Some statistical terms are commonly used when describing genetic conditions and other disorders. These terms include:

Common statistical terms
Statistical term	Description	Examples
Incidence	The incidence of a gene mutation or a genetic disorder is the number of people who are born with the mutation or disorder in a specified group per year. Incidence is often written in the form “1 in [a number]” or as a total number of live births.	About 1 in 200,000 people in the United States are born with syndrome A each year. An estimated 15,000 infants with syndrome B were born last year worldwide.
Prevalence	The prevalence of a gene mutation or a genetic disorder is the total number of people in a specified group at a given time who have the mutation or disorder. This term includes both newly diagnosed and pre-existing cases in people of any age. Prevalence is often written in the form “1 in [a number]” or as a total number of people who have a condition.	Approximately 1 in 100,000 people in the United States have syndrome A at the present time. About 100,000 children worldwide currently have syndrome B.
Mortality	Mortality is the number of deaths from a particular disorder occurring in a specified group per year. Mortality is usually expressed as a total number of deaths.	An estimated 12,000 people worldwide died from syndrome C in 2002.
Lifetime risk	Lifetime risk is the average risk of developing a particular disorder at some point during a lifetime. Lifetime risk is often written as a percentage or as “1 in [a number].” It is important to remember that the risk per year or per decade is much lower than the lifetime risk. In addition, other factors may increase or decrease a person’s risk as compared with the average.	Approximately 1 percent of people in the United States develop disorder D during their lifetimes. The lifetime risk of developing disorder D is 1 in 100.

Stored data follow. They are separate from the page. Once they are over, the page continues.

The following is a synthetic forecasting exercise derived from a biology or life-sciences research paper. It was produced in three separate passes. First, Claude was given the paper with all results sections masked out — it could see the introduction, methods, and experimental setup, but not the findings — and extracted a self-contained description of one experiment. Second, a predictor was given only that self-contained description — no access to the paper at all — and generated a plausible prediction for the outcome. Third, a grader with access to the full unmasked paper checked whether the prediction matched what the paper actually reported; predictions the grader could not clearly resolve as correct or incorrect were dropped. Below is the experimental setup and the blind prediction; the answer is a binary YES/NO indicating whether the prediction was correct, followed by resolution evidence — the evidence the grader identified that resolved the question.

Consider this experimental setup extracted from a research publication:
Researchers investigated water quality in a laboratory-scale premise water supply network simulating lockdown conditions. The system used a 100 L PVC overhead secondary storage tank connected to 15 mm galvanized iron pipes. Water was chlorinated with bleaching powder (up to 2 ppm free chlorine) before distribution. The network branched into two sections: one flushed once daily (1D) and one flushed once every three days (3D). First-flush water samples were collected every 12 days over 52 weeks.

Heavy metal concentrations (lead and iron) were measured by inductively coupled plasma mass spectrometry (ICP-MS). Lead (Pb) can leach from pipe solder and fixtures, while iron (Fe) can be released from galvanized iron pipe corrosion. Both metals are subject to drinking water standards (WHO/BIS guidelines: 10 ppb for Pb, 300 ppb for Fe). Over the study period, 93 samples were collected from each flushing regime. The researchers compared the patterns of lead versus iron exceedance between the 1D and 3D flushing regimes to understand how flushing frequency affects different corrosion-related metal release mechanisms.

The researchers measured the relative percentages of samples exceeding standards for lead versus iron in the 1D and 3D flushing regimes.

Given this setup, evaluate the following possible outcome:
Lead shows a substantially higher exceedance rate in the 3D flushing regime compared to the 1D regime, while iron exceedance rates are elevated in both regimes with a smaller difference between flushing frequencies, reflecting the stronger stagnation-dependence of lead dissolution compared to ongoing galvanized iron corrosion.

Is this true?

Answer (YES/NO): NO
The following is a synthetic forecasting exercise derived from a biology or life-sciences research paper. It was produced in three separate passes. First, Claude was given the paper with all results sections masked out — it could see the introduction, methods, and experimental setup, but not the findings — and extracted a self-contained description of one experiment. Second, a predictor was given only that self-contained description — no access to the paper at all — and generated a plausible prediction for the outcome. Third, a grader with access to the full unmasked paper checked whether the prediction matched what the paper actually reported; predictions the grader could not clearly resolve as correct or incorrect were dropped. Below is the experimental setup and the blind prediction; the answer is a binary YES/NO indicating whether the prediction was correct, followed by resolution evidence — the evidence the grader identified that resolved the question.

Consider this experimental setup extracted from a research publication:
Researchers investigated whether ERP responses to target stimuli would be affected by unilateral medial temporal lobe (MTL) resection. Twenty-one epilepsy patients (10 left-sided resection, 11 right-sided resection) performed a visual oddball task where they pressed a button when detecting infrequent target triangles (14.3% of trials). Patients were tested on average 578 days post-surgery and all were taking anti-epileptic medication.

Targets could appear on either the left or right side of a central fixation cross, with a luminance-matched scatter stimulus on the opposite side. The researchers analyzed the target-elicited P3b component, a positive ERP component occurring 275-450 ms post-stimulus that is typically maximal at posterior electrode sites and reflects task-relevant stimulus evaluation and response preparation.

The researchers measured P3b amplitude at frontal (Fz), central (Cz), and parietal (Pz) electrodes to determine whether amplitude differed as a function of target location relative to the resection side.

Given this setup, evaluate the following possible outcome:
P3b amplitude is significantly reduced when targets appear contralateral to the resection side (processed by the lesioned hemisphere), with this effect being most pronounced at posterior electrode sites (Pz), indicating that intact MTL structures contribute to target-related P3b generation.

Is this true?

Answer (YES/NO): NO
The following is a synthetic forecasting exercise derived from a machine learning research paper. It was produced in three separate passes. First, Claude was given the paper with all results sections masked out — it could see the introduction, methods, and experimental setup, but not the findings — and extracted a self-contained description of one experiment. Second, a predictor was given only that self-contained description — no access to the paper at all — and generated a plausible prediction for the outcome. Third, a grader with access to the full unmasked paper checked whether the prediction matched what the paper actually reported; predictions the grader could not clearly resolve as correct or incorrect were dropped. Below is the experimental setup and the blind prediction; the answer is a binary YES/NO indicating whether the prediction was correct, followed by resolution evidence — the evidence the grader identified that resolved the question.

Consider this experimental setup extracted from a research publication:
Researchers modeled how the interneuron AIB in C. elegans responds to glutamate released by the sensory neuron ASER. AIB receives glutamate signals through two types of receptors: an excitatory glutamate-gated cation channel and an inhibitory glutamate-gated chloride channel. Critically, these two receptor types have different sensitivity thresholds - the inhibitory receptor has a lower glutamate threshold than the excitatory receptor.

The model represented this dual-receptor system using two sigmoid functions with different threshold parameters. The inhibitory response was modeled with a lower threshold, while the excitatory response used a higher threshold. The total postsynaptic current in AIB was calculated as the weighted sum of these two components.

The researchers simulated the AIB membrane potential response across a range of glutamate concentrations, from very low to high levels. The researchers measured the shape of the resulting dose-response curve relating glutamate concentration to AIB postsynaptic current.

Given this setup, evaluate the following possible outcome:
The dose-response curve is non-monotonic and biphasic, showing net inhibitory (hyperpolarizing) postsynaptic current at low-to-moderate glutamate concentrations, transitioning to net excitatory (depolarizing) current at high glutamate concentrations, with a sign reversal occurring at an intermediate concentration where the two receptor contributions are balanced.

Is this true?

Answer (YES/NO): YES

How are genetic conditions and genes named?

Naming genetic conditions

Genetic conditions are not named in one standard way (unlike genes, which are given an official name and symbol by a formal committee). Doctors who treat families with a particular disorder are often the first to propose a name for the condition. Expert working groups may later revise the name to improve its usefulness. Naming is important because it allows accurate and effective communication about particular conditions, which will ultimately help researchers find new approaches to treatment.

Disorder names are often derived from one or a combination of sources:
The basic genetic or biochemical defect that causes the condition (for example, alpha-1 antitrypsin deficiency);

One or more major signs or symptoms of the disorder (for example, sickle cell anemia);

The parts of the body affected by the condition (for example, retinoblastoma);
The name of a physician or researcher, often the first person to describe the disorder (for example, Marfan syndrome, which was named after Dr. Antoine Bernard-Jean Marfan);

A geographic area (for example, familial Mediterranean fever, which occurs mainly in populations bordering the Mediterranean Sea); or

The name of a patient or family with the condition (for example, amyotrophic lateral sclerosis, which is also called Lou Gehrig disease after a famous baseball player who had the condition).

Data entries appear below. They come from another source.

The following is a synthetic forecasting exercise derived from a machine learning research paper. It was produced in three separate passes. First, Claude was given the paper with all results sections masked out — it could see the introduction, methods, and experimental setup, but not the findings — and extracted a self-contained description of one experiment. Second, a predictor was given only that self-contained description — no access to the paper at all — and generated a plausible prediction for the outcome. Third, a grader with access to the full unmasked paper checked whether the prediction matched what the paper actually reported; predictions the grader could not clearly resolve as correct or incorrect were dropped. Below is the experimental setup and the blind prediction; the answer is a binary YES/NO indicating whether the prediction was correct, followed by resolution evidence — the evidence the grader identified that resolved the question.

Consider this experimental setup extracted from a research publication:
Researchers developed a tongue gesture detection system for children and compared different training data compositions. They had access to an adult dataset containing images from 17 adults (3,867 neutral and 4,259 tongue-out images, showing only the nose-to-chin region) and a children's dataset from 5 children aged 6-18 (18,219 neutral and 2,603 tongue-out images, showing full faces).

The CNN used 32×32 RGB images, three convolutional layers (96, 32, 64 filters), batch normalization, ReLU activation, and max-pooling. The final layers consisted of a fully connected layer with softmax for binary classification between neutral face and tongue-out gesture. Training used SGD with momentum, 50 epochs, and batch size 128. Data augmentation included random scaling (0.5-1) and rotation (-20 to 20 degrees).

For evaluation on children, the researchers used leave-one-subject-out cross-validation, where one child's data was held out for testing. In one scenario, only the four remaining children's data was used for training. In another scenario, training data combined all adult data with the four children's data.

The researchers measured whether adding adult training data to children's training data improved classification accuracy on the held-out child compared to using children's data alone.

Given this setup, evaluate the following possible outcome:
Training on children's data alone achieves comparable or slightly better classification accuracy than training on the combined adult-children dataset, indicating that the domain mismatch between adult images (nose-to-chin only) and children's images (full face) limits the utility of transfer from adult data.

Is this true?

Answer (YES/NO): NO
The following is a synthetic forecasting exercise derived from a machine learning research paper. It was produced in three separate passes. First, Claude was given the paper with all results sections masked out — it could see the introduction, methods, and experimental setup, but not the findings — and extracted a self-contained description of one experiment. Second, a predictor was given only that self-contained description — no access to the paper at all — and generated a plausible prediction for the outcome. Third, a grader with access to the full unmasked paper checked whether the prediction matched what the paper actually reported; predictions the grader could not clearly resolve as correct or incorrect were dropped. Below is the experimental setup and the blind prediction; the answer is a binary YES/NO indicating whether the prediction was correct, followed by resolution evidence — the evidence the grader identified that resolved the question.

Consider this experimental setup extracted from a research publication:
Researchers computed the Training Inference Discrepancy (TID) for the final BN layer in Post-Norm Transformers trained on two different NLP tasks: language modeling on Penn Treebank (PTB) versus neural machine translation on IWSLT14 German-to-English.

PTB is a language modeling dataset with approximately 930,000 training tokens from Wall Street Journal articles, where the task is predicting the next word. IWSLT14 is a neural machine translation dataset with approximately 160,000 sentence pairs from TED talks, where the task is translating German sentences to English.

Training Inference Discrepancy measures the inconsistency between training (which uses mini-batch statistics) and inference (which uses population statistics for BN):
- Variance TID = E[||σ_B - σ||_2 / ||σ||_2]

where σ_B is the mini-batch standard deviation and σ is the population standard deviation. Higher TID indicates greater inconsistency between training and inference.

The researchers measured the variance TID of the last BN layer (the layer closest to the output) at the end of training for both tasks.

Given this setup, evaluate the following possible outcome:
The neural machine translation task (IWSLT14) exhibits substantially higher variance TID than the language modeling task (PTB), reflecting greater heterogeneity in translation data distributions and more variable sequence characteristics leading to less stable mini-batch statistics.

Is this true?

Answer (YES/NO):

Disorders named after a specific person or place are called eponyms. There is debate as to whether the possessive form (e.g., Alzheimer’s disease) or the nonpossessive form (Alzheimer disease) of eponyms is preferred. As a rule, medical geneticists use the nonpossessive form, and this form may become the standard for doctors in all fields of medicine.

Naming genes

The HUGO Gene Nomenclature Committee (HGNC) designates an official name and symbol (an abbreviation of the name) for each known human gene. Some official gene names include additional information in parentheses, such as related genetic conditions, subtypes of a condition, or inheritance pattern. The HGNC is a non-profit organization funded by the U.K. Medical Research Council and the U.S. National Institutes of Health. The Committee has named more than 13,000 of the estimated 20,000 to 25,000 genes in the human genome.

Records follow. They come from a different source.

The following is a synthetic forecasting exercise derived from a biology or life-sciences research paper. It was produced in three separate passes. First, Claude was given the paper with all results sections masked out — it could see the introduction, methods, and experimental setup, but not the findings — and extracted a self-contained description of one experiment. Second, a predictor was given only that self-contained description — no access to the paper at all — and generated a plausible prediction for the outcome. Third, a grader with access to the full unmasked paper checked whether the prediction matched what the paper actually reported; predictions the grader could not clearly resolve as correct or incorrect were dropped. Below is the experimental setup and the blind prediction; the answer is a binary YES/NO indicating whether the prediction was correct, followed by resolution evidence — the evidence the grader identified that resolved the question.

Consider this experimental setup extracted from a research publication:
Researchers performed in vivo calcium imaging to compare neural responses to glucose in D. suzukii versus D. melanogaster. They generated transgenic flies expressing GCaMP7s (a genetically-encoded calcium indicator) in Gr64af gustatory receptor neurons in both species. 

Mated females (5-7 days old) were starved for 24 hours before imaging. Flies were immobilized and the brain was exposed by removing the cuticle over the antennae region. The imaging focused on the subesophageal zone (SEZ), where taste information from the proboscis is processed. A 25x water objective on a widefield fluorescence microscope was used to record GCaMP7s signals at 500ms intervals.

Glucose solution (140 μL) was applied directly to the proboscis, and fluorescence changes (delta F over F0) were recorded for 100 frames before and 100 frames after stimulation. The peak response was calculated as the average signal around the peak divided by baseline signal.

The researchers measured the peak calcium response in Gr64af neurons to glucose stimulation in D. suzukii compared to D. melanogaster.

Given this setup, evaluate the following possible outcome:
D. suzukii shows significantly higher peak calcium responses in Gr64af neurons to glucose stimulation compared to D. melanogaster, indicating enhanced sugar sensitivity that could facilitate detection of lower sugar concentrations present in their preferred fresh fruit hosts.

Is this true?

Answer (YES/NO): NO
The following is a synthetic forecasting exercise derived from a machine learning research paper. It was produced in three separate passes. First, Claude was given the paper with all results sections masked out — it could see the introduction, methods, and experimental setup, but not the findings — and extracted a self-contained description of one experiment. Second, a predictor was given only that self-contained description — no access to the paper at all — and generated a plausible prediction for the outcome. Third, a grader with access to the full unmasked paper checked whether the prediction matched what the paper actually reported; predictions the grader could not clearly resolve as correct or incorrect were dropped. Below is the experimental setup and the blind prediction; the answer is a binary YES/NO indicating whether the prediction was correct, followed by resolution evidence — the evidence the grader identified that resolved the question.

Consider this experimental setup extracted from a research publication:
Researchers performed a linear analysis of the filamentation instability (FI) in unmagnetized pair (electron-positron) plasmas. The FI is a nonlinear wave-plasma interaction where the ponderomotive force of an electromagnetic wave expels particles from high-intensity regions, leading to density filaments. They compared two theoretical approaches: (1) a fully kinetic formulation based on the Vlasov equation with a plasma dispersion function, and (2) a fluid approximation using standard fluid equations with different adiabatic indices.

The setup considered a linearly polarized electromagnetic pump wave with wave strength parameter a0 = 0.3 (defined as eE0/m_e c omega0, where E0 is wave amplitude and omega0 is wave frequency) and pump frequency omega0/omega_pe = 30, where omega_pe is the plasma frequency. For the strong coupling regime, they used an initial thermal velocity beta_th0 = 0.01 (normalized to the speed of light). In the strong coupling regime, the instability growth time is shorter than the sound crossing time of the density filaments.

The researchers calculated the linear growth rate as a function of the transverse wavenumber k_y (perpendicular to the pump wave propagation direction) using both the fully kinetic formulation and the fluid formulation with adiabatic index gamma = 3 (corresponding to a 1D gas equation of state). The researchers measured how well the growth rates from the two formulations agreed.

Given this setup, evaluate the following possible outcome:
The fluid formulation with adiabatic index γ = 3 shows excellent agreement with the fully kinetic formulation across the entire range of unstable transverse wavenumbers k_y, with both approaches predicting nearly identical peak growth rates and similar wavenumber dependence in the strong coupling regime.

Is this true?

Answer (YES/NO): YES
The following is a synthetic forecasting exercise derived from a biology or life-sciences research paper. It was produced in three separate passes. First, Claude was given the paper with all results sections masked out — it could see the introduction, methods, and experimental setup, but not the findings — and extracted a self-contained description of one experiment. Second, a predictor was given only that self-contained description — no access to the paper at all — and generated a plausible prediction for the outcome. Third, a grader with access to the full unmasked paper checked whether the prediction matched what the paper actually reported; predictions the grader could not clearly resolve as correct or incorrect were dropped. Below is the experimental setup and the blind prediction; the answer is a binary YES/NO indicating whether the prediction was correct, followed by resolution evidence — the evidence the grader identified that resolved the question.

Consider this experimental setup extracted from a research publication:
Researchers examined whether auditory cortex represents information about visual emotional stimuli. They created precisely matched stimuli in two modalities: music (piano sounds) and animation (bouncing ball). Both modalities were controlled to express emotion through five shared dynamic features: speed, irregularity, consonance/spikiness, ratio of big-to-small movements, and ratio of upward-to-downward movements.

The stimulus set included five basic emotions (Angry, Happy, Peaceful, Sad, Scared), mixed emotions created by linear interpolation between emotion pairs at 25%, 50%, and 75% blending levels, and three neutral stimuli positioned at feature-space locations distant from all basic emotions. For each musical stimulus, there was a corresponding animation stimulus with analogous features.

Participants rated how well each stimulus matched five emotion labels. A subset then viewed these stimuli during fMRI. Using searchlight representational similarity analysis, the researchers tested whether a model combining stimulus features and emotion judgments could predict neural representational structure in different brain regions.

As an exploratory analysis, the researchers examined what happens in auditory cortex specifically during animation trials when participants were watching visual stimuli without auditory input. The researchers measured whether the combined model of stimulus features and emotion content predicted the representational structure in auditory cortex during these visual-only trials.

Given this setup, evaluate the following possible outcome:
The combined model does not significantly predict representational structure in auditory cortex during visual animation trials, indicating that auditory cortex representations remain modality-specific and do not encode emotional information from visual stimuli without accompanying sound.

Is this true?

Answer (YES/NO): NO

During the research process, genes often acquire several alternate names and symbols. Different researchers investigating the same gene may each give the gene a different name, which can cause confusion. The HGNC assigns a unique name and symbol to each human gene, which allows effective organization of genes in large databanks, aiding the advancement of research. For specific information about how genes are named, refer to the HGNC’s Guidelines for Human Gene Nomenclature .

What are complex or multifactorial disorders?

Researchers are learning that nearly all conditions and diseases have a genetic component. Some disorders, such as sickle cell anemia and cystic fibrosis, are caused by mutations in a single gene. The causes of many other disorders, however, are much more complex. Common medical problems such as heart disease, diabetes, and obesity do not have a single genetic cause—they are likely associated with the effects of multiple genes in combination with lifestyle and environmental factors. Conditions caused by many contributing factors are called complex or multifactorial disorders.

Although complex disorders often cluster in families, they do not have a clear-cut pattern of inheritance. This makes it difficult to determine a person’s risk of inheriting or passing on these disorders. Complex disorders are also difficult to study and treat because the specific factors that cause most of these disorders have not yet been identified. By 2010, however, researchers predict they will have found the major contributing genes for many common complex disorders.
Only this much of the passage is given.